[Records of scene-based reasoning]

☆ ☆ ☆

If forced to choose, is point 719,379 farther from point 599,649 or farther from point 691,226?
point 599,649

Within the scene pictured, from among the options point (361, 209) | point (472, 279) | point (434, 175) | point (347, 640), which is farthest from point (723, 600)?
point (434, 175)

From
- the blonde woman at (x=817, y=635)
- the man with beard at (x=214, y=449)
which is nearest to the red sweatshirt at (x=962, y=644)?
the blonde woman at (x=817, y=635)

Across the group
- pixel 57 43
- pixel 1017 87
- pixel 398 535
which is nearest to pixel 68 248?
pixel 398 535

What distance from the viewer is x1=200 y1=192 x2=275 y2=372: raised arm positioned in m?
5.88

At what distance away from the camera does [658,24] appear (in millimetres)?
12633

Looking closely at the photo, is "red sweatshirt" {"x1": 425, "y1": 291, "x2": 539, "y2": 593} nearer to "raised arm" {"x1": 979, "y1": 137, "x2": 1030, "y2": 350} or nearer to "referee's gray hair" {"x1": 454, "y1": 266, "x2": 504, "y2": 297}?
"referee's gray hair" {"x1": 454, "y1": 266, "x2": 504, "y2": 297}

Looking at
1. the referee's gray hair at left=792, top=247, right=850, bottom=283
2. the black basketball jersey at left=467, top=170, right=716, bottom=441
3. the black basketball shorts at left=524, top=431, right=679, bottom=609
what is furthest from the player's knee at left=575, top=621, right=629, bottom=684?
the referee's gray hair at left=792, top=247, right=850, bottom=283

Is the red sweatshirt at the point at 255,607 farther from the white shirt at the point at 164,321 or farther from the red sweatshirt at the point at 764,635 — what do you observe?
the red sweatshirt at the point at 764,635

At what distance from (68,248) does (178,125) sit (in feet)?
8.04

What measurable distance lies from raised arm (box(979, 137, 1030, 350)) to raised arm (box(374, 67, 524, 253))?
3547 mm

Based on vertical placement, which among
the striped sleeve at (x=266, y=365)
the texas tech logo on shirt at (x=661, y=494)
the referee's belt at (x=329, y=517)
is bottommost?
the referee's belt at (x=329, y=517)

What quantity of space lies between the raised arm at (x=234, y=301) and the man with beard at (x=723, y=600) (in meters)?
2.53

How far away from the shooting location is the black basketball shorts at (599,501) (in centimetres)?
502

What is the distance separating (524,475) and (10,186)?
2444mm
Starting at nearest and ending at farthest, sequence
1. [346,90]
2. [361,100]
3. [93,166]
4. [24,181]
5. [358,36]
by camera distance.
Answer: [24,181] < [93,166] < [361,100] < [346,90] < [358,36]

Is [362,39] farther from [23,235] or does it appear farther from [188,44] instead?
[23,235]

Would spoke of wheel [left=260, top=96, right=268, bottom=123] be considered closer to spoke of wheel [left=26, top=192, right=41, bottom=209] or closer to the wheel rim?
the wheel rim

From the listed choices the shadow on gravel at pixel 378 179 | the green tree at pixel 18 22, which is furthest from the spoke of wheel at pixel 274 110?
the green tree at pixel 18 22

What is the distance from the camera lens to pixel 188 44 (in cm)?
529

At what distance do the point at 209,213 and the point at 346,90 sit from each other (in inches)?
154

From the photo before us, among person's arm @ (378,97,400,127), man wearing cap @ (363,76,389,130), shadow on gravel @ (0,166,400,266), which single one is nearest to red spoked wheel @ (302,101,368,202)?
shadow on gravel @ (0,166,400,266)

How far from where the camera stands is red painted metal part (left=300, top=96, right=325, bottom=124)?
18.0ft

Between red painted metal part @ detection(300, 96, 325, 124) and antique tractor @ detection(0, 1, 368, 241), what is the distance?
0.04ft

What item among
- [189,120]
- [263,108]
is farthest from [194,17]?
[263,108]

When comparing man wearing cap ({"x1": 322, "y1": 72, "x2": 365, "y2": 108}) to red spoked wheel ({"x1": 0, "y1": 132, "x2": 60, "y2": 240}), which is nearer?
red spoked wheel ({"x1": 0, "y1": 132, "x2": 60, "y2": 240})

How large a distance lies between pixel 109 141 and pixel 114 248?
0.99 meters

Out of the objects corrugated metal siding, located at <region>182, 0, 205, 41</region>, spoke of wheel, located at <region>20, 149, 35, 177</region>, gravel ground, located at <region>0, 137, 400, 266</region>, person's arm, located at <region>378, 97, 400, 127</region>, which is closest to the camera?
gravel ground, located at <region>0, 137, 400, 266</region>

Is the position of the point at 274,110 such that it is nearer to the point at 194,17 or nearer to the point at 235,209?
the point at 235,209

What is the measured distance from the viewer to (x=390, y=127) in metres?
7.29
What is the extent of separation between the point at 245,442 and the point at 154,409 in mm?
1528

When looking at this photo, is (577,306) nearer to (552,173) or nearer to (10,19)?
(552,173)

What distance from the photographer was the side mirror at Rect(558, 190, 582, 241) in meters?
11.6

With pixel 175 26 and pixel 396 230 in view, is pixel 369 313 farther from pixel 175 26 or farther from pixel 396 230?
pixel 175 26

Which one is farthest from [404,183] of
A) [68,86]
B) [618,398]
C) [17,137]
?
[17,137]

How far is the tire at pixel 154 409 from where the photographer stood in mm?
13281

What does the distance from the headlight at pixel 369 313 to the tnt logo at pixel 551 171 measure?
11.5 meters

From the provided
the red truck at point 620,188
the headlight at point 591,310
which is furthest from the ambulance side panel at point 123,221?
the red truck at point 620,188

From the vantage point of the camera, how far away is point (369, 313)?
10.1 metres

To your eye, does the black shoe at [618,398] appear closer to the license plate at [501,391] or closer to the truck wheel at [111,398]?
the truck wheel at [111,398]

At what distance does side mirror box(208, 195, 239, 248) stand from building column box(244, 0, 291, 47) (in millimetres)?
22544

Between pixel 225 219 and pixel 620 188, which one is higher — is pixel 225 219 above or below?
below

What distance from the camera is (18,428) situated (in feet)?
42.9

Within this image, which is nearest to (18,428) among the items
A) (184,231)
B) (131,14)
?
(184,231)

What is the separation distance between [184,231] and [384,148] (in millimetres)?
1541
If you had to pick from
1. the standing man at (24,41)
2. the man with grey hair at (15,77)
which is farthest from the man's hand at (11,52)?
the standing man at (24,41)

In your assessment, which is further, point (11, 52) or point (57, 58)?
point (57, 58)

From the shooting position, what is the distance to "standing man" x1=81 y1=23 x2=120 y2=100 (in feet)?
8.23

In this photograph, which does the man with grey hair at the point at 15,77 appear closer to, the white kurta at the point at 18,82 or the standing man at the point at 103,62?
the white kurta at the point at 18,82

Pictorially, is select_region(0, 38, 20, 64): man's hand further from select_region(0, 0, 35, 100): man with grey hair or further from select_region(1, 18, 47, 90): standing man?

☆ ☆ ☆

- [AIM]: Arrange all of the data above as a numbered list, one line per item, with the blank lines left out.

- [ANSWER TO THE TASK]:
1. If forced to choose, is point 719,379 farther from point 599,649 or farther from point 691,226?
2. point 599,649
3. Within the scene pictured, from among the options point (361, 209) | point (472, 279) | point (434, 175) | point (347, 640), which is farthest from point (723, 600)?
4. point (434, 175)
5. From
6. - the blonde woman at (x=817, y=635)
7. - the man with beard at (x=214, y=449)
8. which is nearest to the red sweatshirt at (x=962, y=644)?
9. the blonde woman at (x=817, y=635)
10. Across the group
11. - pixel 57 43
12. - pixel 1017 87
13. - pixel 398 535
14. which is nearest to pixel 68 248?
15. pixel 398 535
16. What distance from the viewer is x1=200 y1=192 x2=275 y2=372: raised arm positioned in m?
17. 5.88
18. At what distance away from the camera does [658,24] appear (in millimetres)?
19. 12633
20. Looking closely at the photo, is "red sweatshirt" {"x1": 425, "y1": 291, "x2": 539, "y2": 593} nearer to "raised arm" {"x1": 979, "y1": 137, "x2": 1030, "y2": 350} or nearer to "referee's gray hair" {"x1": 454, "y1": 266, "x2": 504, "y2": 297}?
21. "referee's gray hair" {"x1": 454, "y1": 266, "x2": 504, "y2": 297}
22. Looking at
23. 1. the referee's gray hair at left=792, top=247, right=850, bottom=283
24. 2. the black basketball jersey at left=467, top=170, right=716, bottom=441
25. 3. the black basketball shorts at left=524, top=431, right=679, bottom=609
26. what is furthest from the player's knee at left=575, top=621, right=629, bottom=684?
27. the referee's gray hair at left=792, top=247, right=850, bottom=283
28. Is the red sweatshirt at the point at 255,607 farther from the white shirt at the point at 164,321 or farther from the red sweatshirt at the point at 764,635 — what do you observe?
29. the red sweatshirt at the point at 764,635
30. At what distance from (68,248) does (178,125) sit (in feet)?
31. 8.04
32. What measurable distance lies from raised arm (box(979, 137, 1030, 350)) to raised arm (box(374, 67, 524, 253))?
33. 3547 mm
34. Based on vertical placement, which among
35. the striped sleeve at (x=266, y=365)
36. the texas tech logo on shirt at (x=661, y=494)
37. the referee's belt at (x=329, y=517)
38. is bottommost?
39. the referee's belt at (x=329, y=517)
40. What quantity of space lies between the raised arm at (x=234, y=301) and the man with beard at (x=723, y=600) (in meters)?
41. 2.53
42. How far away from the shooting location is the black basketball shorts at (599,501) (in centimetres)?
43. 502
44. What is the distance separating (524,475) and (10,186)?
45. 2444mm
46. Starting at nearest and ending at farthest, sequence
47. 1. [346,90]
48. 2. [361,100]
49. 3. [93,166]
50. 4. [24,181]
51. 5. [358,36]
52. by camera distance.
53. Answer: [24,181] < [93,166] < [361,100] < [346,90] < [358,36]
54. Is [362,39] farther from [23,235] or does it appear farther from [188,44] instead?
55. [23,235]
56. Would spoke of wheel [left=260, top=96, right=268, bottom=123] be considered closer to spoke of wheel [left=26, top=192, right=41, bottom=209] or closer to the wheel rim?
57. the wheel rim
58. From the listed choices the shadow on gravel at pixel 378 179 | the green tree at pixel 18 22, which is furthest from the spoke of wheel at pixel 274 110?
59. the green tree at pixel 18 22
60. What is the distance from the camera lens to pixel 188 44 (in cm)?
61. 529
62. At what distance do the point at 209,213 and the point at 346,90 sit from each other (in inches)?
63. 154
64. From the photo before us, among person's arm @ (378,97,400,127), man wearing cap @ (363,76,389,130), shadow on gravel @ (0,166,400,266), which single one is nearest to red spoked wheel @ (302,101,368,202)?
65. shadow on gravel @ (0,166,400,266)
66. How far from where the camera stands is red painted metal part (left=300, top=96, right=325, bottom=124)?
67. 18.0ft
68. Between red painted metal part @ detection(300, 96, 325, 124) and antique tractor @ detection(0, 1, 368, 241), what is the distance?
69. 0.04ft
70. What item among
71. - [189,120]
72. - [263,108]
73. is farthest from [194,17]?
74. [263,108]
75. When comparing man wearing cap ({"x1": 322, "y1": 72, "x2": 365, "y2": 108}) to red spoked wheel ({"x1": 0, "y1": 132, "x2": 60, "y2": 240}), which is nearer?
76. red spoked wheel ({"x1": 0, "y1": 132, "x2": 60, "y2": 240})
77. How large a distance lies between pixel 109 141 and pixel 114 248?
78. 0.99 meters
79. Out of the objects corrugated metal siding, located at <region>182, 0, 205, 41</region>, spoke of wheel, located at <region>20, 149, 35, 177</region>, gravel ground, located at <region>0, 137, 400, 266</region>, person's arm, located at <region>378, 97, 400, 127</region>, which is closest to the camera?
80. gravel ground, located at <region>0, 137, 400, 266</region>
81. Is the position of the point at 274,110 such that it is nearer to the point at 194,17 or nearer to the point at 235,209?
82. the point at 235,209
83. What is the measured distance from the viewer to (x=390, y=127) in metres?
84. 7.29
85. What is the extent of separation between the point at 245,442 and the point at 154,409 in mm?
86. 1528
87. When looking at this photo, is (577,306) nearer to (552,173) or nearer to (10,19)?
88. (552,173)
89. What distance from the photographer was the side mirror at Rect(558, 190, 582, 241) in meters?
90. 11.6
91. With pixel 175 26 and pixel 396 230 in view, is pixel 369 313 farther from pixel 175 26 or farther from pixel 396 230?
92. pixel 175 26
93. Which one is farthest from [404,183] of
94. A) [68,86]
95. B) [618,398]
96. C) [17,137]
97. ?
98. [17,137]
99. How far is the tire at pixel 154 409 from where the photographer stood in mm?
100. 13281
101. What does the distance from the headlight at pixel 369 313 to the tnt logo at pixel 551 171 measure?
102. 11.5 meters
103. From the provided
104. the red truck at point 620,188
105. the headlight at point 591,310
106. which is furthest from the ambulance side panel at point 123,221?
107. the red truck at point 620,188
108. From the vantage point of the camera, how far away is point (369, 313)?
109. 10.1 metres
110. To your eye, does the black shoe at [618,398] appear closer to the license plate at [501,391] or closer to the truck wheel at [111,398]?
111. the truck wheel at [111,398]
112. At what distance does side mirror box(208, 195, 239, 248) stand from building column box(244, 0, 291, 47) (in millimetres)?
113. 22544
114. Between pixel 225 219 and pixel 620 188, which one is higher — is pixel 225 219 above or below?
115. below
116. What distance from the camera is (18,428) situated (in feet)?
117. 42.9
118. Within this image, which is nearest to (18,428) among the items
119. A) (184,231)
120. B) (131,14)
121. ?
122. (184,231)
123. What is the separation distance between [184,231] and [384,148] (in millimetres)?
124. 1541
125. If you had to pick from
126. 1. the standing man at (24,41)
127. 2. the man with grey hair at (15,77)
128. which is farthest from the man's hand at (11,52)?
129. the standing man at (24,41)
130. In your assessment, which is further, point (11, 52) or point (57, 58)?
131. point (57, 58)
132. From the shooting position, what is the distance to "standing man" x1=81 y1=23 x2=120 y2=100 (in feet)?
133. 8.23
134. In this photograph, which does the man with grey hair at the point at 15,77 appear closer to, the white kurta at the point at 18,82 or the standing man at the point at 103,62?
135. the white kurta at the point at 18,82
136. Pictorially, is select_region(0, 38, 20, 64): man's hand further from select_region(0, 0, 35, 100): man with grey hair or further from select_region(1, 18, 47, 90): standing man?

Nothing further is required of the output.